═════ Source passage ═════

The decision



Upper Tribunal
(Immigration and Asylum Chamber) Appeal Number: UI-2022-001113
HU/52079/2021; IA/05909/2021


THE IMMIGRATION ACTS


Heard at Field House
Decision & Reasons Promulgated
On: 14 December 2022
On 24 February 2023


Before

THE HON. MRS JUSTICE THORNTON DBE
UPPER TRIBUNAL JUDGE KAMARA


Between

TN
(ANONYMITY DIRECTION made)
Appellant
and

THE SECRETARY OF STATE FOR THE HOME DEPARTMENT
Respondent


Representation:
For the Appellant: Mr M Sowerby, counsel instructed by Aristone Solicitors
For the Respondent: Mr D Clarke, Senior Home Office Presenting Officer


DECISION AND REASONS
Introduction
1. This is the appellant’s appeal against the decision of First-tier Tribunal Judge Ford, promulgated on 20 January 2022.
2. Permission to appeal was granted by Upper Tribunal Judge O’Callaghan on 17 May 2022.
Anonymity
3. An anonymity direction was made previously owing to references to the appellant’s historic mental health issues and is reiterated below for the same reason.
Background
4. The appellant is a national of Jamaica. He arrived in the United Kingdom on 10 July 2010, aged sixteen, with leave to enter as the dependent child of his mother. The appellant was granted indefinite leave to remain on 2 January 2013.
5. The appellant was convicted of a robbery in 2012 and of destruction of property and using threatening or abusive behaviour in 2013. He received community punishments for those offences. He was convicted of possession of heroin and crack cocaine with intent to supply as well as for possession of a bladed article in a public place and was sentenced to three years and four months’ imprisonment on 12 April 2019.

═════

**Exercise brief**
Name every judge who appears in the tribunal decision above, giving each one's title as the decision states it.

═════ Data ═════

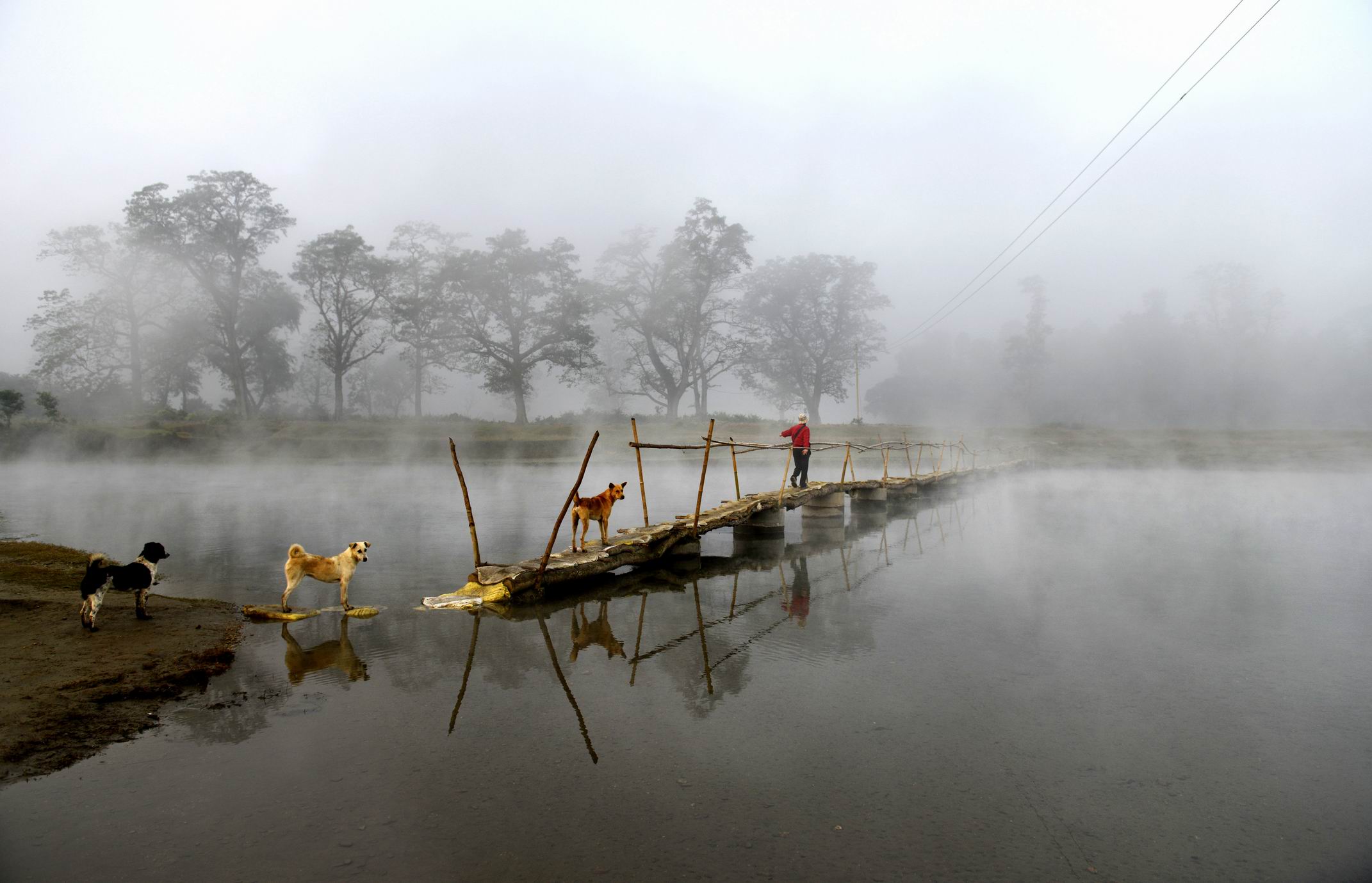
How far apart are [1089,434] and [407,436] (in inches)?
1547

═════

**Final result**
The Hon. Mrs Justice Thornton DBE
Upper Tribunal Judge Kamara
First-tier Tribunal Judge Ford
Upper Tribunal Judge O'Callaghan